NTIA/RUS Not Requiring A Minimum Speed Is Absurd

More than anything else, what's gotten me most upset watching the NTIA/RUS public meetings has been the oft-repeated stance that somehow it'd be a bad thing for a minimum speed to be set in order to qualify for a government grant.

The argument goes something like this: "Well if you set the bar too high you'll dissuade investment and cut a number of providers out of the running to upgrade their networks."

First off, for anyone to claim that the government's going to have any trouble finding people to give money away to is absolutely ridiculous. I don't see how anyone can suggest this as a real problem with a straight face.

Secondly, if by setting a higher bar for minimum speeds we shut out lesser "broadband" projects, how is that a bad thing? If by demanding more on behalf of the public we force private interests to step outside of their comfort zone of incremental investments to bring real broadband to Americans, why is that a bad thing?

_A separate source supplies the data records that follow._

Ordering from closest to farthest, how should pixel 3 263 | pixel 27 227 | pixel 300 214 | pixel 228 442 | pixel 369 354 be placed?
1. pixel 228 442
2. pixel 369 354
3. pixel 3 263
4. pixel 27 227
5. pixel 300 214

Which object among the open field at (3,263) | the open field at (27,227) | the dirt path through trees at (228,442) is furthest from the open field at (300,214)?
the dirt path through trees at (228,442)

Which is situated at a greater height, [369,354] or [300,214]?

Now I do need to step back for a second and point out that anyone arguing against a minimum speed threshold does have a point that mandating what Internet speeds are made available to consumers may not be a good idea. The reason for this is that the cost of delivering that service varies across the country based on the cost of backhaul Internet access. So if we're not careful we can break the economics of broadband deployment to the point where we may be hindering the establishment of sustainable businesses.

But let's not throw the baby out with the bathwater.

The high cost of backhaul is really more relevant to higher speeds than lower. So saying that only projects that deliver at least 1Mbps symmetrical at an affordable price should not be such an onerous requirement as to make deployment uneconomical.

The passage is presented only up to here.